### INSTRUCTIONS
1) In the projection thread, rewrite the paragraph beginning "Note: Since the problem involves complex numbers" in a shorter form that keeps its main facts.
2) Reproduce the stretch of the projection thread from "Determine representation matrix" through "of a matrix." word for word.

### EXTRACT

Determine representation matrix of orthogonal projection

Question

Let $V=\mathbb C^2$, $\mathcal E$ be the standard basis of $V$ and let $$U = \left\{ \begin{pmatrix} z_1 \\ z_2 \end{pmatrix}\in V | (1+i)z_1 + (3+2i)z_2 = 0 \right\}.$$ Finally let $p:V\to V$ be the orthogonal projection from $V$ to $U$ wrt the canoical scalar product on $V$. I'm trying to find that $A:=M_{\mathcal E}^{\mathcal E}(p)$, and I really do not know how. I could imagine that A is hermitian, or that I have to somehow construct a basis of U. How do I go about doing this? This has given me many troubles so far.

Answer 1

Note: Since the problem involves complex numbers, I assume everywhere you say "orthogonal" you mean "unitary." In this case the canonical scalar product between two vectors $\vec{v}, \vec{w}$ is $\vec{v}^* \vec{w}$, where the asterisk denotes the complex conjugate transpose of a matrix.

$U$ is one-dimensional (i.e. all vectors in it point in the same direction), so finding an orthonormal basis for it is easy. Note that any vector of $U$ is of the form $$\begin{pmatrix} z_1 \\ z_2 \end{pmatrix} = t\begin{pmatrix} 3 + 2i \\ -1 - i \end{pmatrix}$$ for some $t \in \mathbb{C}$. This is obtained just by solving the equation that vectors in $U$ satisfy. To find an orthonormal basis for $U$, we must find a vector of unit norm in $U$; this occurs when $$t = \left(|3 + 2i|^2 + |-1 - i|^2\right)^{-1/2} = \frac{1}{\sqrt{15}}$$ From here, let us denote $$\vec{u} = \frac{1}{\sqrt 15}\begin{pmatrix} 3 + 2i \\ -1 - i \end{pmatrix}$$ which is the sole element of an orthonormal basis for $U$. The orthogonal projection of some vector $\vec{v} \in V$ onto $U$ is then given by $$\text{proj}_{\vec{u}}(\vec{v}) = (\vec{v} \cdot \vec{u}) \vec{u} = \vec{u} \vec{u}^* \vec{v}$$ And hence we can see that the matrix representing the projection is given by $$A = \vec{u} \vec{u}^* = \frac{1}{15} \begin{pmatrix} 13 & 1 + 5i \\ 1 - 5i & 2\end{pmatrix}$$

### GIVEN DATA
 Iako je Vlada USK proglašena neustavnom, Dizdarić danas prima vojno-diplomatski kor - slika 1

--

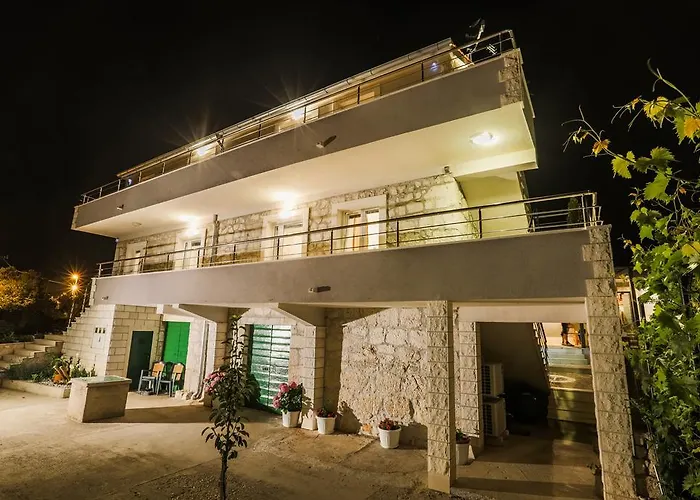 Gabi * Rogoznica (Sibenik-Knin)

* * *

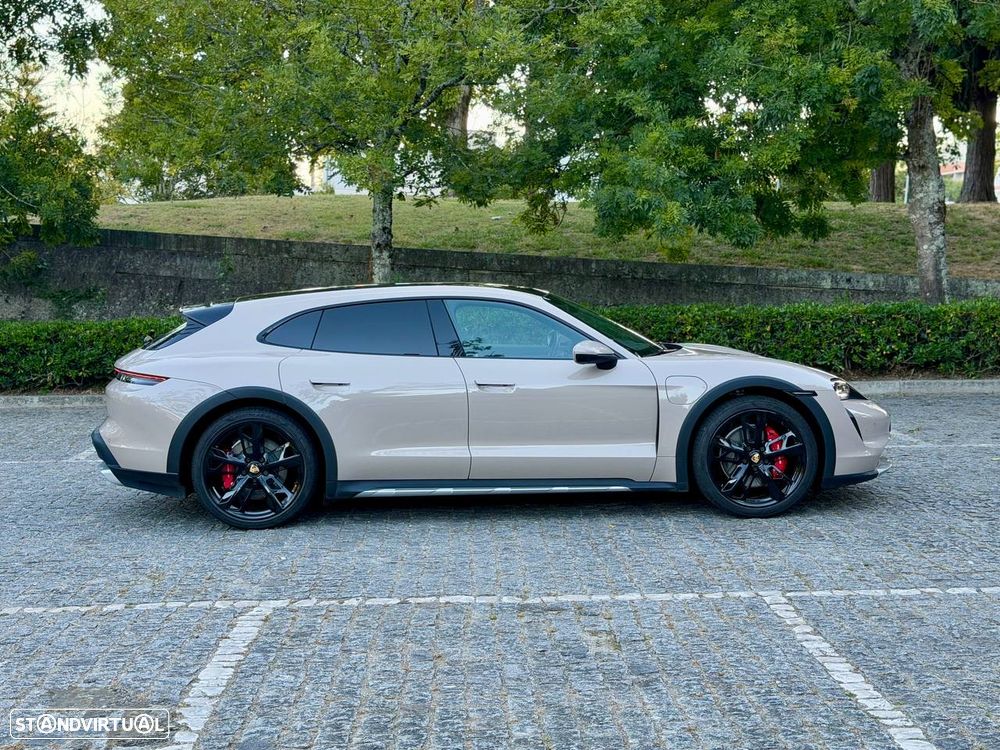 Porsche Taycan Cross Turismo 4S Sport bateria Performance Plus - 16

### EXERCISE RESULTS
1) Because the problem uses complex numbers, "orthogonal" is taken to mean "unitary." The canonical scalar product of $\vec{v}$ and $\vec{w}$ is then $\vec{v}^* \vec{w}$, where the asterisk is the complex conjugate transpose.

2)
Determine representation matrix of orthogonal projection

Question

Let $V=\mathbb C^2$, $\mathcal E$ be the standard basis of $V$ and let $$U = \left\{ \begin{pmatrix} z_1 \\ z_2 \end{pmatrix}\in V | (1+i)z_1 + (3+2i)z_2 = 0 \right\}.$$ Finally let $p:V\to V$ be the orthogonal projection from $V$ to $U$ wrt the canoical scalar product on $V$. I'm trying to find that $A:=M_{\mathcal E}^{\mathcal E}(p)$, and I really do not know how. I could imagine that A is hermitian, or that I have to somehow construct a basis of U. How do I go about doing this? This has given me many troubles so far.

Answer 1

Note: Since the problem involves complex numbers, I assume everywhere you say "orthogonal" you mean "unitary." In this case the canonical scalar product between two vectors $\vec{v}, \vec{w}$ is $\vec{v}^* \vec{w}$, where the asterisk denotes the complex conjugate transpose of a matrix.